Dix ans plus tard, ironie, c’est lui qui refuse le déclenchement d’une enquête sur le problème de l’heure, la gestion de la pandémie. Et qui s’accroche à une « solution taillée sur mesure » : un mandat limité, sans pouvoir de contraindre, donné à la Commissaire à la santé et au bien-être, Joanne Castonguay.

Peut-être que, comme Jean Charest, François Legault finira par céder. Le libéral permettra à la juge Charbonneau de contraindre et de blâmer.

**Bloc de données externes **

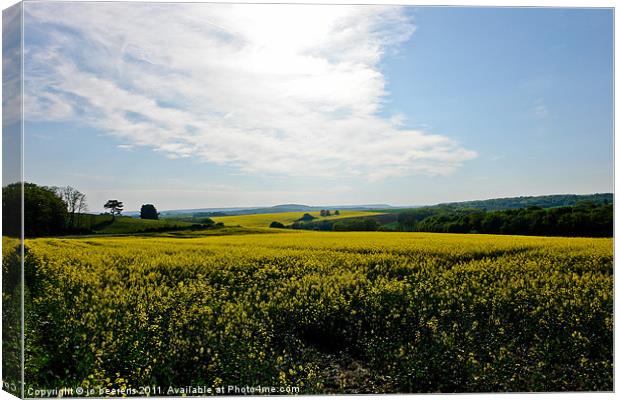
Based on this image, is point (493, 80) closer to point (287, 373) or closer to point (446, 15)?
point (446, 15)

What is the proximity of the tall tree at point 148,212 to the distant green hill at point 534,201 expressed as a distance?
3256 mm

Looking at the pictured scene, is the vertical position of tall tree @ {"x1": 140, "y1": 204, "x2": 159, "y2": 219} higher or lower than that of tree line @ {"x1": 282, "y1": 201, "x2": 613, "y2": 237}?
higher

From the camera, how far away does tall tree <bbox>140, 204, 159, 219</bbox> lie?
6.76 meters

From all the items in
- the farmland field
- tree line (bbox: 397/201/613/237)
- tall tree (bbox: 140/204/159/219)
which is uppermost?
tall tree (bbox: 140/204/159/219)

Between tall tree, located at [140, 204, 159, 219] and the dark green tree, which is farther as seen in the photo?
tall tree, located at [140, 204, 159, 219]

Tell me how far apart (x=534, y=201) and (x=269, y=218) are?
10.1ft

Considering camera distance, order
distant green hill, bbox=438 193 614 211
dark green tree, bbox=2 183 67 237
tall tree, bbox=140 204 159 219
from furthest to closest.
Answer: distant green hill, bbox=438 193 614 211, tall tree, bbox=140 204 159 219, dark green tree, bbox=2 183 67 237

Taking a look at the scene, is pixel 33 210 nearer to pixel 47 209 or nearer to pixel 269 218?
pixel 47 209

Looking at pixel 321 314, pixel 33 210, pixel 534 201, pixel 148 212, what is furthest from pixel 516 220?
pixel 33 210

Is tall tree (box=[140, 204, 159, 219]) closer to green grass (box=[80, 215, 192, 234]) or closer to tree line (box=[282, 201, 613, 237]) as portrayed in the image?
green grass (box=[80, 215, 192, 234])

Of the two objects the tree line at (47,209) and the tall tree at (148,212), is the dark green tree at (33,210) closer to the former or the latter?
the tree line at (47,209)

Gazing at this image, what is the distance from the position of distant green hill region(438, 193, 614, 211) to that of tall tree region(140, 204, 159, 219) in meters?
3.26

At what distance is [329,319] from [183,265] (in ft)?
5.70

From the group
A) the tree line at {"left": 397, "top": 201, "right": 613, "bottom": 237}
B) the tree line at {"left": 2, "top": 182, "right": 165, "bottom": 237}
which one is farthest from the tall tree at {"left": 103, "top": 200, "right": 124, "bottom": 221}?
the tree line at {"left": 397, "top": 201, "right": 613, "bottom": 237}
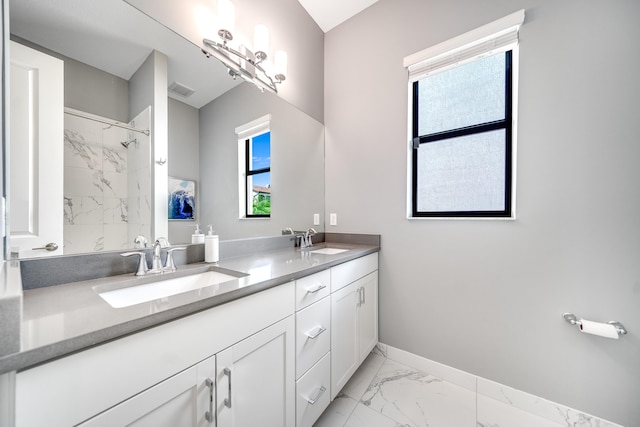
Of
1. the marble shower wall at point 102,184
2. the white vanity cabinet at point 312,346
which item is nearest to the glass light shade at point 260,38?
the marble shower wall at point 102,184

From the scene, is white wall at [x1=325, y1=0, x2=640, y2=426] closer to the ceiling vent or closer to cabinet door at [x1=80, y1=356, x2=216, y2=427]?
the ceiling vent

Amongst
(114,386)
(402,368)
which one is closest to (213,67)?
(114,386)

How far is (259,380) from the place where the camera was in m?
0.89

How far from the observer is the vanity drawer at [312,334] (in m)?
1.08

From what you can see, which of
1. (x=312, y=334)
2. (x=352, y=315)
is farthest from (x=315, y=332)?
(x=352, y=315)

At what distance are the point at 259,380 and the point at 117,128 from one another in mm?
1131

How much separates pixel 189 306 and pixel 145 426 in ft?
0.95

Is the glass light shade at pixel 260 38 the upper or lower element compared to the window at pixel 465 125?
upper

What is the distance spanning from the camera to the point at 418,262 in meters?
1.72

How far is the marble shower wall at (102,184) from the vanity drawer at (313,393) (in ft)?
3.25

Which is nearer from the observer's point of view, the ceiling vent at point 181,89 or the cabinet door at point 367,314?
the ceiling vent at point 181,89

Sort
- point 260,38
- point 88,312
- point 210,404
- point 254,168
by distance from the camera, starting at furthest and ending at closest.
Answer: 1. point 254,168
2. point 260,38
3. point 210,404
4. point 88,312

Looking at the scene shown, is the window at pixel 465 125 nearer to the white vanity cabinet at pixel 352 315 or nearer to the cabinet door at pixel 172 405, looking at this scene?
the white vanity cabinet at pixel 352 315

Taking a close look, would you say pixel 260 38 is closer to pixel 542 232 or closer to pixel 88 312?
pixel 88 312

Mais Legault ferait face à un défi de taille : définir un mandat raisonnable ! Pour l’instant, si on écoutait Mme Anglade, la commission durerait quelque 25 ans sur la pandémie ! Selon elle, on devrait se pencher sur l’octroi des contrats, « la coordination interministérielle », l’effet des millions en publicité.

Sans enquête publique, affirmait-elle hier, « on ne pourra jamais savoir si la campagne de vaccination était optimisée [...] si les confinements avaient pu être organisés différemment [...] si les tests rapides ont été utilisés de la bonne façon [...] si les programmes d’aide d’urgence ont répondu aux besoins réels ».

Pour avoir quelque crédibilité, la cheffe libérale devrait mieux préciser le contour de l’enquête qu’elle réclame. Qui trop embrasse mal étreint.